No Brasil, a Lei n. 8.429/92 (Lei de Improbidade Administrativa LIA) tinha por escopo a tutela do patrimônio público, inibindo e reprimindo os agentes que praticavam condutas ímprobas. Tamanha a relevância do instrumento que ela permanece vigente há quase vinte anos, prestando relevantes serviços à sociedade brasileira, sem que ela tivesse experimentado grandes alterações. Porém, o Poder Legislativo e o Poder Executivo, sob a bandeira do combate à corrupção, promoverem importantes e relevantes alterações na LIA, por meio da Lei n. 14.230/21, desfigurando quase que por completo o diploma. De norma com viés protetivo do patrimônio público, pretendeu-se criar um diploma de proteção do próprio agente ímprobo.
Importam ao presente artigo as alterações realizadas no art. 11, que tinha por desiderato a tutela dos princípios regentes da administração pública. Tal foi o grau de alteração que se reduziu o artigo antes responsável pelo maior número de condenações de agentes ímprobos, a meras dez hipóteses de difícil ocorrência na praxe forense.
Todas essas alterações acabam por desnaturar a própria função da LIA e colocam em enorme risco a proteção eficiente da moralidade administrativa como direito fundamental, como tentará se comprovar nos capítulos que seguem.
1. A moralidade administrativa[1] como direito fundamental.
O conceito de moralidade encontra-se impregnada por uma carga ético-moral que antecede ao próprio direito positivo. Aqui interessa o conceito de moralidade qualificado pelo designo público, ou a moralidade administrativa.
O início da sistematização do instituto remonta ao começo do século XX, quando Maurice Hauriou concluiu que a ideia de moralidade administrativa estava umbilicalmente vinculada ao instituto do desvio de poder ou de finalidade. Daí porque a moralidade administrativa decorreria de um conjunto de regras de conduta tiradas da disciplina interior do Administração[2]. E essas regras de conduta, antes de subjetivismos, permitiriam um controle objetivo da atuação do agente público, obrigando-lhe não apenas a atuar dentro das balizas da legalidade, mas com fiel atenção à finalidade do ato, que deveria, obrigatoriamente, atender ao interesse coletivo.

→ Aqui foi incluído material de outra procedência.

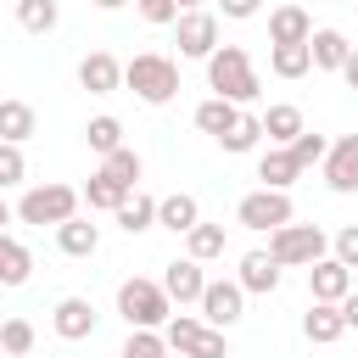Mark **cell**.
<instances>
[{"mask_svg": "<svg viewBox=\"0 0 358 358\" xmlns=\"http://www.w3.org/2000/svg\"><path fill=\"white\" fill-rule=\"evenodd\" d=\"M157 224H162V229H173V235H190V229L201 224V207H196V196H185V190L162 196V201H157Z\"/></svg>", "mask_w": 358, "mask_h": 358, "instance_id": "obj_14", "label": "cell"}, {"mask_svg": "<svg viewBox=\"0 0 358 358\" xmlns=\"http://www.w3.org/2000/svg\"><path fill=\"white\" fill-rule=\"evenodd\" d=\"M324 185L330 190H358V134H341L330 151H324Z\"/></svg>", "mask_w": 358, "mask_h": 358, "instance_id": "obj_8", "label": "cell"}, {"mask_svg": "<svg viewBox=\"0 0 358 358\" xmlns=\"http://www.w3.org/2000/svg\"><path fill=\"white\" fill-rule=\"evenodd\" d=\"M185 241H190V257H196V263H207V257H218V252H224V224H196Z\"/></svg>", "mask_w": 358, "mask_h": 358, "instance_id": "obj_31", "label": "cell"}, {"mask_svg": "<svg viewBox=\"0 0 358 358\" xmlns=\"http://www.w3.org/2000/svg\"><path fill=\"white\" fill-rule=\"evenodd\" d=\"M196 336H201V319H190V313H173V319L162 324V341H168L179 358H185V347H190Z\"/></svg>", "mask_w": 358, "mask_h": 358, "instance_id": "obj_33", "label": "cell"}, {"mask_svg": "<svg viewBox=\"0 0 358 358\" xmlns=\"http://www.w3.org/2000/svg\"><path fill=\"white\" fill-rule=\"evenodd\" d=\"M218 6H224V17H257L263 0H218Z\"/></svg>", "mask_w": 358, "mask_h": 358, "instance_id": "obj_41", "label": "cell"}, {"mask_svg": "<svg viewBox=\"0 0 358 358\" xmlns=\"http://www.w3.org/2000/svg\"><path fill=\"white\" fill-rule=\"evenodd\" d=\"M129 196H134V190H123V185H117V179H106V173H95V179L84 185V201H90V207H101V213H117Z\"/></svg>", "mask_w": 358, "mask_h": 358, "instance_id": "obj_27", "label": "cell"}, {"mask_svg": "<svg viewBox=\"0 0 358 358\" xmlns=\"http://www.w3.org/2000/svg\"><path fill=\"white\" fill-rule=\"evenodd\" d=\"M0 347H6L11 358H28V352H34V324H28V319H6V324H0Z\"/></svg>", "mask_w": 358, "mask_h": 358, "instance_id": "obj_32", "label": "cell"}, {"mask_svg": "<svg viewBox=\"0 0 358 358\" xmlns=\"http://www.w3.org/2000/svg\"><path fill=\"white\" fill-rule=\"evenodd\" d=\"M6 224H11V207H6V201H0V229H6Z\"/></svg>", "mask_w": 358, "mask_h": 358, "instance_id": "obj_46", "label": "cell"}, {"mask_svg": "<svg viewBox=\"0 0 358 358\" xmlns=\"http://www.w3.org/2000/svg\"><path fill=\"white\" fill-rule=\"evenodd\" d=\"M336 308H341V324H347V330H358V291H347Z\"/></svg>", "mask_w": 358, "mask_h": 358, "instance_id": "obj_42", "label": "cell"}, {"mask_svg": "<svg viewBox=\"0 0 358 358\" xmlns=\"http://www.w3.org/2000/svg\"><path fill=\"white\" fill-rule=\"evenodd\" d=\"M95 6H101V11H117V6H129V0H95Z\"/></svg>", "mask_w": 358, "mask_h": 358, "instance_id": "obj_45", "label": "cell"}, {"mask_svg": "<svg viewBox=\"0 0 358 358\" xmlns=\"http://www.w3.org/2000/svg\"><path fill=\"white\" fill-rule=\"evenodd\" d=\"M140 6V17L151 22V28H162V22H179V6L173 0H134Z\"/></svg>", "mask_w": 358, "mask_h": 358, "instance_id": "obj_39", "label": "cell"}, {"mask_svg": "<svg viewBox=\"0 0 358 358\" xmlns=\"http://www.w3.org/2000/svg\"><path fill=\"white\" fill-rule=\"evenodd\" d=\"M207 84L218 90V101H229V106H246V101H257V73H252V56L241 50V45H218L213 56H207Z\"/></svg>", "mask_w": 358, "mask_h": 358, "instance_id": "obj_1", "label": "cell"}, {"mask_svg": "<svg viewBox=\"0 0 358 358\" xmlns=\"http://www.w3.org/2000/svg\"><path fill=\"white\" fill-rule=\"evenodd\" d=\"M241 285L235 280H207V291H201V324H213V330H229L235 319H241Z\"/></svg>", "mask_w": 358, "mask_h": 358, "instance_id": "obj_7", "label": "cell"}, {"mask_svg": "<svg viewBox=\"0 0 358 358\" xmlns=\"http://www.w3.org/2000/svg\"><path fill=\"white\" fill-rule=\"evenodd\" d=\"M162 352H168V341H162L157 330H134V336L123 341V352H117V358H162Z\"/></svg>", "mask_w": 358, "mask_h": 358, "instance_id": "obj_37", "label": "cell"}, {"mask_svg": "<svg viewBox=\"0 0 358 358\" xmlns=\"http://www.w3.org/2000/svg\"><path fill=\"white\" fill-rule=\"evenodd\" d=\"M117 313L129 319V330H157V324H168L173 319V302H168V291L157 285V280H123L117 285Z\"/></svg>", "mask_w": 358, "mask_h": 358, "instance_id": "obj_2", "label": "cell"}, {"mask_svg": "<svg viewBox=\"0 0 358 358\" xmlns=\"http://www.w3.org/2000/svg\"><path fill=\"white\" fill-rule=\"evenodd\" d=\"M101 173H106V179H117L123 190H134V185H140V151L117 145V151H112V157L101 162Z\"/></svg>", "mask_w": 358, "mask_h": 358, "instance_id": "obj_29", "label": "cell"}, {"mask_svg": "<svg viewBox=\"0 0 358 358\" xmlns=\"http://www.w3.org/2000/svg\"><path fill=\"white\" fill-rule=\"evenodd\" d=\"M308 291H313V302H341L352 291V268H341L336 257H319L308 268Z\"/></svg>", "mask_w": 358, "mask_h": 358, "instance_id": "obj_11", "label": "cell"}, {"mask_svg": "<svg viewBox=\"0 0 358 358\" xmlns=\"http://www.w3.org/2000/svg\"><path fill=\"white\" fill-rule=\"evenodd\" d=\"M308 56H313V67H330V73H341V62L352 56V45H347V34H336V28H319V34H308Z\"/></svg>", "mask_w": 358, "mask_h": 358, "instance_id": "obj_17", "label": "cell"}, {"mask_svg": "<svg viewBox=\"0 0 358 358\" xmlns=\"http://www.w3.org/2000/svg\"><path fill=\"white\" fill-rule=\"evenodd\" d=\"M235 117H241V106H229V101H218V95L196 106V129H201V134H213V140H224V134L235 129Z\"/></svg>", "mask_w": 358, "mask_h": 358, "instance_id": "obj_21", "label": "cell"}, {"mask_svg": "<svg viewBox=\"0 0 358 358\" xmlns=\"http://www.w3.org/2000/svg\"><path fill=\"white\" fill-rule=\"evenodd\" d=\"M241 291H257V296H268L274 285H280V263L268 257V252H246L241 257V280H235Z\"/></svg>", "mask_w": 358, "mask_h": 358, "instance_id": "obj_16", "label": "cell"}, {"mask_svg": "<svg viewBox=\"0 0 358 358\" xmlns=\"http://www.w3.org/2000/svg\"><path fill=\"white\" fill-rule=\"evenodd\" d=\"M22 173H28L22 145H6V140H0V190H6V185H22Z\"/></svg>", "mask_w": 358, "mask_h": 358, "instance_id": "obj_38", "label": "cell"}, {"mask_svg": "<svg viewBox=\"0 0 358 358\" xmlns=\"http://www.w3.org/2000/svg\"><path fill=\"white\" fill-rule=\"evenodd\" d=\"M341 78H347V84H352V90H358V50H352V56H347V62H341Z\"/></svg>", "mask_w": 358, "mask_h": 358, "instance_id": "obj_43", "label": "cell"}, {"mask_svg": "<svg viewBox=\"0 0 358 358\" xmlns=\"http://www.w3.org/2000/svg\"><path fill=\"white\" fill-rule=\"evenodd\" d=\"M218 50V17L213 11H185L179 17V56H213Z\"/></svg>", "mask_w": 358, "mask_h": 358, "instance_id": "obj_9", "label": "cell"}, {"mask_svg": "<svg viewBox=\"0 0 358 358\" xmlns=\"http://www.w3.org/2000/svg\"><path fill=\"white\" fill-rule=\"evenodd\" d=\"M235 218H241V229H280V224H291V196L285 190H252V196H241Z\"/></svg>", "mask_w": 358, "mask_h": 358, "instance_id": "obj_6", "label": "cell"}, {"mask_svg": "<svg viewBox=\"0 0 358 358\" xmlns=\"http://www.w3.org/2000/svg\"><path fill=\"white\" fill-rule=\"evenodd\" d=\"M56 246H62L67 257H95L101 229H95L90 218H67V224H56Z\"/></svg>", "mask_w": 358, "mask_h": 358, "instance_id": "obj_18", "label": "cell"}, {"mask_svg": "<svg viewBox=\"0 0 358 358\" xmlns=\"http://www.w3.org/2000/svg\"><path fill=\"white\" fill-rule=\"evenodd\" d=\"M78 84H84L90 95H112V90L123 84V67H117V56H106V50H90V56L78 62Z\"/></svg>", "mask_w": 358, "mask_h": 358, "instance_id": "obj_13", "label": "cell"}, {"mask_svg": "<svg viewBox=\"0 0 358 358\" xmlns=\"http://www.w3.org/2000/svg\"><path fill=\"white\" fill-rule=\"evenodd\" d=\"M162 291H168V302H201V291H207V274H201V263L196 257H179V263H168V274L157 280Z\"/></svg>", "mask_w": 358, "mask_h": 358, "instance_id": "obj_10", "label": "cell"}, {"mask_svg": "<svg viewBox=\"0 0 358 358\" xmlns=\"http://www.w3.org/2000/svg\"><path fill=\"white\" fill-rule=\"evenodd\" d=\"M296 173H302V168H296V157H291L285 145L263 151V162H257V179H263V190H285V185H291Z\"/></svg>", "mask_w": 358, "mask_h": 358, "instance_id": "obj_19", "label": "cell"}, {"mask_svg": "<svg viewBox=\"0 0 358 358\" xmlns=\"http://www.w3.org/2000/svg\"><path fill=\"white\" fill-rule=\"evenodd\" d=\"M84 140H90V151H101V157H112V151L123 145V123H117L112 112H101V117H90V129H84Z\"/></svg>", "mask_w": 358, "mask_h": 358, "instance_id": "obj_26", "label": "cell"}, {"mask_svg": "<svg viewBox=\"0 0 358 358\" xmlns=\"http://www.w3.org/2000/svg\"><path fill=\"white\" fill-rule=\"evenodd\" d=\"M17 218L22 224H67V218H78V190L73 185H34V190H22Z\"/></svg>", "mask_w": 358, "mask_h": 358, "instance_id": "obj_5", "label": "cell"}, {"mask_svg": "<svg viewBox=\"0 0 358 358\" xmlns=\"http://www.w3.org/2000/svg\"><path fill=\"white\" fill-rule=\"evenodd\" d=\"M285 151L296 157V168H313V162H324V151H330V140H324V134H308V129H302V134H296V140H291Z\"/></svg>", "mask_w": 358, "mask_h": 358, "instance_id": "obj_35", "label": "cell"}, {"mask_svg": "<svg viewBox=\"0 0 358 358\" xmlns=\"http://www.w3.org/2000/svg\"><path fill=\"white\" fill-rule=\"evenodd\" d=\"M308 34H313V22L302 6H280L268 17V45H308Z\"/></svg>", "mask_w": 358, "mask_h": 358, "instance_id": "obj_15", "label": "cell"}, {"mask_svg": "<svg viewBox=\"0 0 358 358\" xmlns=\"http://www.w3.org/2000/svg\"><path fill=\"white\" fill-rule=\"evenodd\" d=\"M50 324H56L62 341H84V336H95V308L84 296H62L56 313H50Z\"/></svg>", "mask_w": 358, "mask_h": 358, "instance_id": "obj_12", "label": "cell"}, {"mask_svg": "<svg viewBox=\"0 0 358 358\" xmlns=\"http://www.w3.org/2000/svg\"><path fill=\"white\" fill-rule=\"evenodd\" d=\"M268 67H274L280 78H302V73L313 67V56H308V45H274V50H268Z\"/></svg>", "mask_w": 358, "mask_h": 358, "instance_id": "obj_28", "label": "cell"}, {"mask_svg": "<svg viewBox=\"0 0 358 358\" xmlns=\"http://www.w3.org/2000/svg\"><path fill=\"white\" fill-rule=\"evenodd\" d=\"M28 134H34V106L28 101H0V140L22 145Z\"/></svg>", "mask_w": 358, "mask_h": 358, "instance_id": "obj_24", "label": "cell"}, {"mask_svg": "<svg viewBox=\"0 0 358 358\" xmlns=\"http://www.w3.org/2000/svg\"><path fill=\"white\" fill-rule=\"evenodd\" d=\"M257 123H263V134H268L274 145H291V140L302 134V112H296V106H285V101H280V106H268Z\"/></svg>", "mask_w": 358, "mask_h": 358, "instance_id": "obj_22", "label": "cell"}, {"mask_svg": "<svg viewBox=\"0 0 358 358\" xmlns=\"http://www.w3.org/2000/svg\"><path fill=\"white\" fill-rule=\"evenodd\" d=\"M56 0H17V22L28 28V34H50L56 28Z\"/></svg>", "mask_w": 358, "mask_h": 358, "instance_id": "obj_30", "label": "cell"}, {"mask_svg": "<svg viewBox=\"0 0 358 358\" xmlns=\"http://www.w3.org/2000/svg\"><path fill=\"white\" fill-rule=\"evenodd\" d=\"M173 6H179V11H201V0H173Z\"/></svg>", "mask_w": 358, "mask_h": 358, "instance_id": "obj_44", "label": "cell"}, {"mask_svg": "<svg viewBox=\"0 0 358 358\" xmlns=\"http://www.w3.org/2000/svg\"><path fill=\"white\" fill-rule=\"evenodd\" d=\"M0 101H6V95H0Z\"/></svg>", "mask_w": 358, "mask_h": 358, "instance_id": "obj_47", "label": "cell"}, {"mask_svg": "<svg viewBox=\"0 0 358 358\" xmlns=\"http://www.w3.org/2000/svg\"><path fill=\"white\" fill-rule=\"evenodd\" d=\"M34 274V257H28V246L22 241H11L6 229H0V285H22Z\"/></svg>", "mask_w": 358, "mask_h": 358, "instance_id": "obj_20", "label": "cell"}, {"mask_svg": "<svg viewBox=\"0 0 358 358\" xmlns=\"http://www.w3.org/2000/svg\"><path fill=\"white\" fill-rule=\"evenodd\" d=\"M185 358H229V341H224V330H213V324H201V336L185 347Z\"/></svg>", "mask_w": 358, "mask_h": 358, "instance_id": "obj_36", "label": "cell"}, {"mask_svg": "<svg viewBox=\"0 0 358 358\" xmlns=\"http://www.w3.org/2000/svg\"><path fill=\"white\" fill-rule=\"evenodd\" d=\"M112 218H117V229H123V235H140V229H151V224H157V201L134 190V196H129V201H123Z\"/></svg>", "mask_w": 358, "mask_h": 358, "instance_id": "obj_25", "label": "cell"}, {"mask_svg": "<svg viewBox=\"0 0 358 358\" xmlns=\"http://www.w3.org/2000/svg\"><path fill=\"white\" fill-rule=\"evenodd\" d=\"M257 134H263V123H257L252 112H241V117H235V129H229L218 145H224V151H252V145H257Z\"/></svg>", "mask_w": 358, "mask_h": 358, "instance_id": "obj_34", "label": "cell"}, {"mask_svg": "<svg viewBox=\"0 0 358 358\" xmlns=\"http://www.w3.org/2000/svg\"><path fill=\"white\" fill-rule=\"evenodd\" d=\"M302 330H308V341H319V347H324V341H336L347 324H341V308H336V302H313V308H308V319H302Z\"/></svg>", "mask_w": 358, "mask_h": 358, "instance_id": "obj_23", "label": "cell"}, {"mask_svg": "<svg viewBox=\"0 0 358 358\" xmlns=\"http://www.w3.org/2000/svg\"><path fill=\"white\" fill-rule=\"evenodd\" d=\"M336 263H341V268H358V224H347V229L336 235Z\"/></svg>", "mask_w": 358, "mask_h": 358, "instance_id": "obj_40", "label": "cell"}, {"mask_svg": "<svg viewBox=\"0 0 358 358\" xmlns=\"http://www.w3.org/2000/svg\"><path fill=\"white\" fill-rule=\"evenodd\" d=\"M324 229L319 224H280V229H268V257L280 263V268H291V263H319L324 257Z\"/></svg>", "mask_w": 358, "mask_h": 358, "instance_id": "obj_4", "label": "cell"}, {"mask_svg": "<svg viewBox=\"0 0 358 358\" xmlns=\"http://www.w3.org/2000/svg\"><path fill=\"white\" fill-rule=\"evenodd\" d=\"M123 84H129L145 106H162V101L179 95V67H173L168 56H157V50H140V56L123 67Z\"/></svg>", "mask_w": 358, "mask_h": 358, "instance_id": "obj_3", "label": "cell"}]
</instances>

Como esclarece o doutor Leonardo Simchen Trevisan, citando Hauriou e Giacomuzzi:
No pensamento de Hauriou, a moralidade administrativa permitiria o controle jurisdicional da finalidade do ato, ultrapassando-se, com isso, o mero controle da legalidade, que, à época, em face das suas limitações, não poderia adentrar a esfera da discricionariedade do administrador. (GIACOMUZZI, 2002, p. 49-50). Hauriou concebe, ainda, essa moralidade como uma moralidade objetiva, ou seja, a ideia de que a Administração Pública deve cumprir uma determinada função, podendo ver declarados, pelo Conselho de Estado, como ilícitos os seus atos cujos motivos não sejam compatíveis com a finalidade geral da função administrativa. Essa moralidade objetiva constitui o ponto central da ideia de boa administração, que, segundo Hauriou, corresponderia à boa-fé do direito civil alemão. (GIACOMUZZI, 2002, p. 68). As noções de boa administração e moralidade administrativa surgem, assim, como elementos objetivos que permitiriam o controle dos elementos subjetivos da atuação do administrador. (GIACOMUZZI, 2002, p. 82). A moralidade administrativa, como concebida por Hauriou, é uma moralidade objetiva, ou seja, uma moralidade própria da Administração Pública, o conjunto de regras de conduta tiradas da disciplina interior da administração. (GIACOMUZZI, 2002, p. 84).[3]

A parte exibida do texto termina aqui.